We aren’t ever told. Though you slang the messenger, you offer no rejoinder to his news. Which books did he overlook? Which principles did he abuse? The back of the magazine, you complain, is lousy with aesthetes—those bent on “sniffing out the tasteless.” But Wood’s claim against, say, The Corrections rests not upon his palate, but upon an observation regarding literary genre. Franzen, following DeLillo, had advertised a theory of the novel. It was to “compete,” he said, with “reality.” In pointing to the peculiarity, perhaps the hubris, of this claim, Wood is not affecting a pose. You don’t have to wear a watch and fob to think that formal choices constrain the possibilities of expression.

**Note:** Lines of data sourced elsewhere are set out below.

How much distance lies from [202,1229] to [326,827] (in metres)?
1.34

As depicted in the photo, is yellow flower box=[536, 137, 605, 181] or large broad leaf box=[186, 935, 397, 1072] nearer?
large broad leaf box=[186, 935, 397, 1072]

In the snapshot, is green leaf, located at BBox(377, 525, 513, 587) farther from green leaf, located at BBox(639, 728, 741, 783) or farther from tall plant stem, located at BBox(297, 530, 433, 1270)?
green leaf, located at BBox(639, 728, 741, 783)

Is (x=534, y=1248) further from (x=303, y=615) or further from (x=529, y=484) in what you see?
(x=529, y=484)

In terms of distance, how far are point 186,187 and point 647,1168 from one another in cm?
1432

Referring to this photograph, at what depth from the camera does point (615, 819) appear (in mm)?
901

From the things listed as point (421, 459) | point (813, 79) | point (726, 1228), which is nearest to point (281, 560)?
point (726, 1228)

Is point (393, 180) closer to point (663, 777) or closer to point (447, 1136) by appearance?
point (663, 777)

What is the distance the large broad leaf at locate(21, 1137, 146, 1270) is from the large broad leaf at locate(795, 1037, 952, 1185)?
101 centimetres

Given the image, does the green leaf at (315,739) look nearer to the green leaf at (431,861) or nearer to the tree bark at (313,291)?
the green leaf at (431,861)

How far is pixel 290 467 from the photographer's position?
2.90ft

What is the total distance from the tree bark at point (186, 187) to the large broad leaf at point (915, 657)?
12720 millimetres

Even where his concerns are aesthetic, Wood is neither petty nor mean. “How exact that phrase ‘hard diagonal’ is,” he writes of The Line of Beauty. “Hollinghurst, unlike some of his American coevals, knows when to end a sentence.” Would you deny publication to this one? The New Republic’s praise of restraint is surely out of step with the exuberant movements of pluralism. And if Mendelsohn’s instincts are correct, “21st-century global culture” may simply demand pleonasm of its writers. That, to some of us, would be cause for disappointment.
But there is no cause yet for your senses of urgency or aggrievement. The rooms of the century into which we are moving are not vacant, nor are they booked. There is time for you to catch your breath and call your audience. There will be readers for whom despair is most effectively checked by a sense of membership in a great tradition. Mr. Wood awaits them in the penthouse. For blissful types, there is the sunny bibliophilia of the Believer. (Meet in the pool at noon). And then, for those who will combat despair with moxie, with kicking displays of life, there is your venture. Best of luck. While you are waiting for your rooms to be made up, allow me to recommend the excellent bar.